◆ **STATED GOAL A**: Pick out each line of the listing that contains the string "mirror", and copy those lines unchanged.

# what does a 4 pound rabbit look like?



## SquashNut (Sep 25, 2005)

I know this sounds crazy, but what does a 4 pound rabbit look like. does anyone have a picture of one.Maybe in a wire cage. You could tell me how big the cage is so I could get some idea on the size of the rabbit.
i would take one to the store to have it weighed but I think the manager would have a problem.


----------



## Somerhill (Dec 13, 2005)

SquashNut said:


> I know this sounds crazy, but what does a 4 pound rabbit look like. does anyone have a picture of one.Maybe in a wire cage. You could tell me how big the cage is so I could get some idea on the size of the rabbit.
> i would take one to the store to have it weighed but I think the manager would have a problem.


I bet the store owner would sell you 2 somethings that weighs 4# each. Then go home and make a teeter-totter from something and find the balancing point. Now replace one of the 4# items with the rabbit. If it balances, the bun is 4#. If not, depending on if the bun goes up or down, you can tell if its heavier or lighter. 
Now is that crazy, or what???  
Lisa at Somerhill
www.somerhillfarm.com


----------



## Clifford (Aug 14, 2004)

Before I got a proper scale, I used a Normark Fish scale. It is digital, and runs off of a 9 volt battery and is small enough to fit into a tackle box. Weighs up to 15 lbs. Actually, thats what we weighed our 3rd and 4th child with when they were born here at home (wrapped them in a towel to weigh, then subtracted the weight of the towel).

◆ **STATED GOAL B**: Write the next part of the forum thread about the size of a four-pound rabbit, starting after its final post.

◆ **DATA FOR THIS EXERCISE**:
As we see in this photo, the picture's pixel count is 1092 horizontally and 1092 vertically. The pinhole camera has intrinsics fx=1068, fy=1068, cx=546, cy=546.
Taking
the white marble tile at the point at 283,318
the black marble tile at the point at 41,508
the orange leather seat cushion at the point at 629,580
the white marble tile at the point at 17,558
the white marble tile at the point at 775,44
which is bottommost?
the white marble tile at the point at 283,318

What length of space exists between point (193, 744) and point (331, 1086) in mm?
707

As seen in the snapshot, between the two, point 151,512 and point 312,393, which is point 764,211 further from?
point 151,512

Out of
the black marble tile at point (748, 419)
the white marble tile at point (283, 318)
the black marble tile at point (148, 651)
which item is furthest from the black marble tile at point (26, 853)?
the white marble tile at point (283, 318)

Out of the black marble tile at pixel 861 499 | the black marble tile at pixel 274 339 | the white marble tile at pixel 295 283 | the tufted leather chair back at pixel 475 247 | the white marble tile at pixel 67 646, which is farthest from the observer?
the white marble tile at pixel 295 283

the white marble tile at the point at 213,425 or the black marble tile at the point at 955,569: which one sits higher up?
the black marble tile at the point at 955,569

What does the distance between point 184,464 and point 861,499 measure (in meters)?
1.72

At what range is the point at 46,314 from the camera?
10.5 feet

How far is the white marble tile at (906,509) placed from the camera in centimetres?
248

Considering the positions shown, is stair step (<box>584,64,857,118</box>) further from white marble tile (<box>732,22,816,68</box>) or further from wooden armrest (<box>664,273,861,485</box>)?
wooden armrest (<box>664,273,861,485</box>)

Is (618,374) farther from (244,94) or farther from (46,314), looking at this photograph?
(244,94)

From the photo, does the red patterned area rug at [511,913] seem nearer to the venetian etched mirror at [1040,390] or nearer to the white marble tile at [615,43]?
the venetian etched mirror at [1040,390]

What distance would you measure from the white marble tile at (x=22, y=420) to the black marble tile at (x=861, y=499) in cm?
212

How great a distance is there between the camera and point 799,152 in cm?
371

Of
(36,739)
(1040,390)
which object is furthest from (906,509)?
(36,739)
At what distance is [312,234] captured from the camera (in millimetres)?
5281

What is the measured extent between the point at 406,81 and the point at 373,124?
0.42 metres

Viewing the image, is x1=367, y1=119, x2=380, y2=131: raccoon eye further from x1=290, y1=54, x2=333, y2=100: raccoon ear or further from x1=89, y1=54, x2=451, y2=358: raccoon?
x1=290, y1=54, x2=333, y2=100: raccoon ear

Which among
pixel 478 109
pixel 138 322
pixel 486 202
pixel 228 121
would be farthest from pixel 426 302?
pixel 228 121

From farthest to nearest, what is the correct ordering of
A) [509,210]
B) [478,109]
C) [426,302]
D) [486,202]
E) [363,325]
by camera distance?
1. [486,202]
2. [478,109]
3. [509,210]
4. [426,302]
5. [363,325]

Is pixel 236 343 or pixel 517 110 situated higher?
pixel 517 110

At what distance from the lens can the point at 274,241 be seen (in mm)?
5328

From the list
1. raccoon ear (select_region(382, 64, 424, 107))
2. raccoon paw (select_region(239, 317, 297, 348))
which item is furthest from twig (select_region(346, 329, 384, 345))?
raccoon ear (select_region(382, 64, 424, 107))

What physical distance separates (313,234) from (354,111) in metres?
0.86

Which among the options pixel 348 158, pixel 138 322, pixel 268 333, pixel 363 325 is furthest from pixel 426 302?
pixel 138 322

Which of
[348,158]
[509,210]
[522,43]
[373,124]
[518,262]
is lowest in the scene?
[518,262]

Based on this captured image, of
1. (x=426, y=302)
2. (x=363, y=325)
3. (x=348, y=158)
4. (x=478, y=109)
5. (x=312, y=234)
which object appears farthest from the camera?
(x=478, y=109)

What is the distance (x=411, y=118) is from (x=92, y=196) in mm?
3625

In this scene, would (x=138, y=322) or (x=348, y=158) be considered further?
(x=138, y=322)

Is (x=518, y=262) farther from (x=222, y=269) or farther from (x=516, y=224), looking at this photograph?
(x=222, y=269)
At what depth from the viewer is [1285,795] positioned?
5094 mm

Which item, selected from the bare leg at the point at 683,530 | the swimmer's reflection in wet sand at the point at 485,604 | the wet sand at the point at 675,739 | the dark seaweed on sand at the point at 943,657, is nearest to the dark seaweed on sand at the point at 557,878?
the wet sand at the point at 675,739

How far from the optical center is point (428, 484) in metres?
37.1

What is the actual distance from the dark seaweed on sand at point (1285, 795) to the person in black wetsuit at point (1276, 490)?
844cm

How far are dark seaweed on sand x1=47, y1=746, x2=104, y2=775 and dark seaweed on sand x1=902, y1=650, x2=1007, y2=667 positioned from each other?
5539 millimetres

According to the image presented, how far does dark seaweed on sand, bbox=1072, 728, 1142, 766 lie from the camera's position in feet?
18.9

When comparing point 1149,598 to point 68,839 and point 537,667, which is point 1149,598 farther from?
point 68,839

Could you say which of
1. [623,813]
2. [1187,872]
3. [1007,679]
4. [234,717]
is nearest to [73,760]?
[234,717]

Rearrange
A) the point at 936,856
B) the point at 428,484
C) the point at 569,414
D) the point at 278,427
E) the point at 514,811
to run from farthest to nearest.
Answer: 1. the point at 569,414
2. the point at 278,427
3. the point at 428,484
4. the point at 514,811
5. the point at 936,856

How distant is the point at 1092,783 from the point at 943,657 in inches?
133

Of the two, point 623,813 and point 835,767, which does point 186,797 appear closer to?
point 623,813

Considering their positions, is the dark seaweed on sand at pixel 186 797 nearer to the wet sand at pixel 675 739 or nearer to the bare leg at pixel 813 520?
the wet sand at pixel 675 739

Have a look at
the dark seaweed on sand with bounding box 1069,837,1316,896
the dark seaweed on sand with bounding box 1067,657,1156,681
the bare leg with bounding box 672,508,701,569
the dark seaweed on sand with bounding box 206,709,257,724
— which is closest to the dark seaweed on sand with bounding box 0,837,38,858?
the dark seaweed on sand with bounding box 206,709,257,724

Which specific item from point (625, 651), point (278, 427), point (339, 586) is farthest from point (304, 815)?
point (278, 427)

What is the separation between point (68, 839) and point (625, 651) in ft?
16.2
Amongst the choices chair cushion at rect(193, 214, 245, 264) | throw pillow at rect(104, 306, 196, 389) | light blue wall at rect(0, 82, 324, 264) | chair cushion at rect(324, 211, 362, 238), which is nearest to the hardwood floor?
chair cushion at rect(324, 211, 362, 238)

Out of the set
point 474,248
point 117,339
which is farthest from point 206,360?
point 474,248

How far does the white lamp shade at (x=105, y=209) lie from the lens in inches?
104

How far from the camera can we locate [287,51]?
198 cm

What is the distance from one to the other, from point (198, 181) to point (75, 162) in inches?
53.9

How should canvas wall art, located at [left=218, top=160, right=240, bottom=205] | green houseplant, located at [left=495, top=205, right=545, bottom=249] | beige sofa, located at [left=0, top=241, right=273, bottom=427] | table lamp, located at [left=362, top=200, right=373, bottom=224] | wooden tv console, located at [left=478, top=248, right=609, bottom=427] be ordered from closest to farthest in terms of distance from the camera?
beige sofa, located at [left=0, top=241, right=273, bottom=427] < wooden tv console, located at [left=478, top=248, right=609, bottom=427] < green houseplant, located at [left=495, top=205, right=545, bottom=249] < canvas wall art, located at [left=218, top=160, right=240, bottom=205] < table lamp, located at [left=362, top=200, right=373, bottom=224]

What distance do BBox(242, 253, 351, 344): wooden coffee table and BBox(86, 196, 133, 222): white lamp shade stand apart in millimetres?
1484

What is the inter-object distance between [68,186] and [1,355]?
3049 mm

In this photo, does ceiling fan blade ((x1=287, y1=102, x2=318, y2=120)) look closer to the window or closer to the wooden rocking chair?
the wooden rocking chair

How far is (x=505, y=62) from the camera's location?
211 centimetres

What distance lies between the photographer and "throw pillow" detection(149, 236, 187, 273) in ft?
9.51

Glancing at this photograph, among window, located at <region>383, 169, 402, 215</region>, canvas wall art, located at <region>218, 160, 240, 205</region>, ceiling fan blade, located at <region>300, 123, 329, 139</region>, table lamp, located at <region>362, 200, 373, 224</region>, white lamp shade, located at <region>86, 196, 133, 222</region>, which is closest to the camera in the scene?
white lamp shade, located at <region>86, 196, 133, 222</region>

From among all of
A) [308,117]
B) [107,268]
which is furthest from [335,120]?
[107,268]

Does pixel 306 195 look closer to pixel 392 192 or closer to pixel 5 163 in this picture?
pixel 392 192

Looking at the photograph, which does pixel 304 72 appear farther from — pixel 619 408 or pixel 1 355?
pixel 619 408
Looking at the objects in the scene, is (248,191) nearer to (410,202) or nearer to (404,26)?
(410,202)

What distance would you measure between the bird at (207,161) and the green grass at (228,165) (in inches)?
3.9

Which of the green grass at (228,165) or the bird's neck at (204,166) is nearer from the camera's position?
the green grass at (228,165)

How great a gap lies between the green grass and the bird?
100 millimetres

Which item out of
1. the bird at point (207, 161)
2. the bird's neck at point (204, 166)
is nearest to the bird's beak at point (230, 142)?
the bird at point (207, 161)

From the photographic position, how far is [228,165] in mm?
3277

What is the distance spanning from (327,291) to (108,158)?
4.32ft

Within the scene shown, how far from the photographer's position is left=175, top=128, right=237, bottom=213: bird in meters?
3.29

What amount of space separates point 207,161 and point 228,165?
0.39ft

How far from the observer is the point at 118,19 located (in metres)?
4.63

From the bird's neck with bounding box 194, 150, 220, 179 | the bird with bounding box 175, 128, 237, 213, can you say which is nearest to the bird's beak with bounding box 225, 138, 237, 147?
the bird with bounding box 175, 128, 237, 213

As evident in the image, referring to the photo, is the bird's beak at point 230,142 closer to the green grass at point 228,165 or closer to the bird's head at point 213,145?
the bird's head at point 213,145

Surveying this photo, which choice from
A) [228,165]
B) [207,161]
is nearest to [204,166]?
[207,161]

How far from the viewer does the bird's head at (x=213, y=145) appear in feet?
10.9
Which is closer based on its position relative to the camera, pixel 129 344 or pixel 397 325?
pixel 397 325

◆ **WRITTEN RESPONSE A**:
From the photo, does the red patterned area rug at [511,913] seem nearer to the venetian etched mirror at [1040,390] or nearer to the white marble tile at [615,43]?
the venetian etched mirror at [1040,390]

◆ **WRITTEN RESPONSE B**:
----------



## Terry W (Mar 10, 2006)

Clifford said:


> Before I got a proper scale, I used a Normark Fish scale. It is digital, and runs off of a 9 volt battery and is small enough to fit into a tackle box. Weighs up to 15 lbs. Actually, thats what we weighed our 3rd and 4th child with when they were born here at home (wrapped them in a towel to weigh, then subtracted the weight of the towel).


 Gee- a fish scale is how my mother-in-law's sibling got weighed in the wilds of Alaska!!!

I think a 4 pound rabbit would be approximately the size of a cantelope--

( I said size, not weight)

Terry


----------



## turtlehead (Jul 22, 2005)

Our bathroom scale is digital and while it is not sensitive enough to small weights to put a rabbit on it and see if it weighs four pounds, I *can* weigh myself, then weigh myself holding a rabbit and subtract the difference.

This is how I weigh my garden produce. It's close enough for a general idea. Supposedly to the tenth of a pound.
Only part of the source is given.